Optical probes are lens-and-CCD systems, which are moved like the mechanical ones, and are aimed at the point of interest, instead of touching the material. The captured image of the surface will be enclosed in the borders of a measuring window, until the residue is adequate to contrast between black and white zones. The dividing curve can be calculated to a point, which is the wanted measuring point in space. The horizontal information on the CCD is 2D (XY) and the vertical position is the position of the complete probing system on the stand Z-drive (or other device component).

===Scanning probe systems===
There are newer models that have probes that drag along the surface of the part while taking points at specified intervals, known as scanning probes. This method of CMM inspection is often more accurate than the conventional touch-probe method and most times faster as well.

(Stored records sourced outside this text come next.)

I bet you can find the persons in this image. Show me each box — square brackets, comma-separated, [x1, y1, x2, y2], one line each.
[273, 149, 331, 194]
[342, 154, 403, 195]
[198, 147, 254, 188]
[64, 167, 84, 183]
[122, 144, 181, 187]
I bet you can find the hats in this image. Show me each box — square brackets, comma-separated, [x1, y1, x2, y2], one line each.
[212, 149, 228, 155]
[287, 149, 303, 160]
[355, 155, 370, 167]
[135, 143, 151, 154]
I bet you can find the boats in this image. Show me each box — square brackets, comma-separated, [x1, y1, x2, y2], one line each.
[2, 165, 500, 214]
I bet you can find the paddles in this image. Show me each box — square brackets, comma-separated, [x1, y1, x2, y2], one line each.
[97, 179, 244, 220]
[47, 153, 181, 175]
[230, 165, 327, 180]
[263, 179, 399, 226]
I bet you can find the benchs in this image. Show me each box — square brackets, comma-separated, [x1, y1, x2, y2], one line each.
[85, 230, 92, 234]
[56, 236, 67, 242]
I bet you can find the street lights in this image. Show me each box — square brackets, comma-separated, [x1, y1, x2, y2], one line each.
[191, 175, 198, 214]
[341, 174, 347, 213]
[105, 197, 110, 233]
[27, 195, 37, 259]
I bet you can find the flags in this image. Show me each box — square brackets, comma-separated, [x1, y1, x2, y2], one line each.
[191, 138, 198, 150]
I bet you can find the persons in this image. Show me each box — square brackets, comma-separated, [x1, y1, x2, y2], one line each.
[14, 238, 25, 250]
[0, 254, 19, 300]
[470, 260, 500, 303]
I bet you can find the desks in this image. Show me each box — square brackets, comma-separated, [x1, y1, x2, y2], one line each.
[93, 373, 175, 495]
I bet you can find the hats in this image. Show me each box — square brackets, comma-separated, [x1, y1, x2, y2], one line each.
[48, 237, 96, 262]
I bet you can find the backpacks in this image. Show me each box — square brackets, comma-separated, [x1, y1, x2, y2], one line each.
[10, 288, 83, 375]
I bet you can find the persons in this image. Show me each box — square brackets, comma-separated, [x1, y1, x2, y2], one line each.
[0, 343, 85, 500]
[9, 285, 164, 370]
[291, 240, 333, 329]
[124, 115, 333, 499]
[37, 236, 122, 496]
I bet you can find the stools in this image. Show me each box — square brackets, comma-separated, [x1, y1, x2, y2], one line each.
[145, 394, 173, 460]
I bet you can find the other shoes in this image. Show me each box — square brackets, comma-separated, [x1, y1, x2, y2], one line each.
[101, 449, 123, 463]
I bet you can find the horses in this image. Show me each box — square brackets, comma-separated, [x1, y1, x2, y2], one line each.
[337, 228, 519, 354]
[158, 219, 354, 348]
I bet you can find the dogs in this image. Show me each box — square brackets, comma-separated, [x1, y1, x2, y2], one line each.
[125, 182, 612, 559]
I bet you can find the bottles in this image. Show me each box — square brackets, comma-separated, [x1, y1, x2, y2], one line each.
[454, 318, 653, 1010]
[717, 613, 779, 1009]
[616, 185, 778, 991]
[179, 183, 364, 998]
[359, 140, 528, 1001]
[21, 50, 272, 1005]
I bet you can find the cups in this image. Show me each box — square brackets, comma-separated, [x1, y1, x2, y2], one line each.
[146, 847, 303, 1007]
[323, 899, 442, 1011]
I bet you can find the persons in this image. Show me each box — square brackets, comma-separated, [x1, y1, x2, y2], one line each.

The next generation of scanning, known as noncontact scanning, which includes high speed laser single point triangulation, laser line scanning, and white light scanning, is advancing very quickly. This method uses either laser beams or white light that are projected against the surface of the part. Many thousands of points can then be taken and used not only to check size and position, but to create a 3D image of the part as well. This "point-cloud data" can then be transferred to CAD software to create a working 3D model of the part. These optical scanners are often used on soft or delicate parts or to facilitate reverse engineering.

- Micrometrology probes

Probing systems for microscale metrology applications are another emerging area. There are several commercially available coordinate measuring machines that have a microprobe integrated into the system, several specialty systems at government laboratories, and any number of university-built metrology platforms for microscale metrology. Although these machines are good and in many cases excellent metrology platforms with nanometric scales, their primary limitation is a reliable, robust, capable micro/nano probe. Challenges for microscale probing technologies include the need for a high-aspect-ratio probe giving the ability to access deep, narrow features with low contact forces so as to not damage the surface and high precision (nanometer level). Additionally, microscale probes are susceptible to environmental conditions such as humidity and surface interactions such as stiction (caused by adhesion, meniscus, and/or Van der Waals forces among others).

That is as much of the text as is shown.